Philip Carruthers leaped onto the deck of the Chinese pirate ship, letting his men secure the small two-masted junk while he headed for the captain’s cabin in the stern. He had one prize to obtain though he had to fight through more pirates than he cared for.

Too many bloody pirates, he thought, as two men rushed him.

And you’re one of them, returned a voice in his head that sounded like his twin, except his brother was dead.

Still, with his pepperbox revolver in one hand and a sword in the other, he fancied his odds were good and quickly dispatched both pirates to Davy Jones’s locker.

Since the carriage accident that took Robert’s life, Philip continued to hear him in his head as the voice of reason.

Besides that, the only thing left of his brother was a—

“Arr,” he yelled as he broke the door down to the pirate captain’s cabin.

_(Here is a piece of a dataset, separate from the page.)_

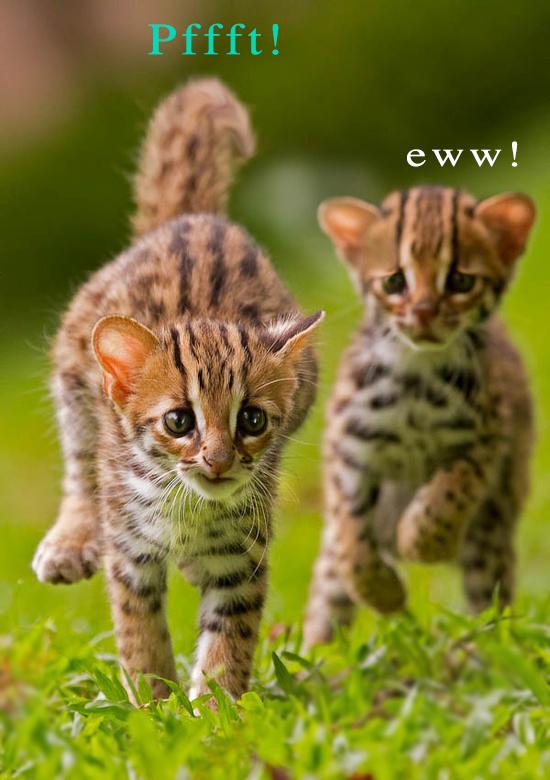 kitten-fart-face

The man himself was on deck, as Philip had seen, and was undoubtedly engaged in battle with his crew, if not already tied up or killed.

In the cabin, Philip hoped to find the treasure he had been seeking for two long years.

As he crashed through the doorway, he saw two things at once. Rising from the bed was a woman, her hair in disarray, wearing a decidedly ragged gown and an expression of terror. Secondly, also on the bed, was a small, red-lacquered box, leather straps around it for security. It was as if everything important had been gathered together in one spot by the pirate captain.

How tidy!

Philip stopped in his tracks. He’d been expecting the latter but certainly not the former — a white woman, in Bias Bay, on a Chinese pirate junk.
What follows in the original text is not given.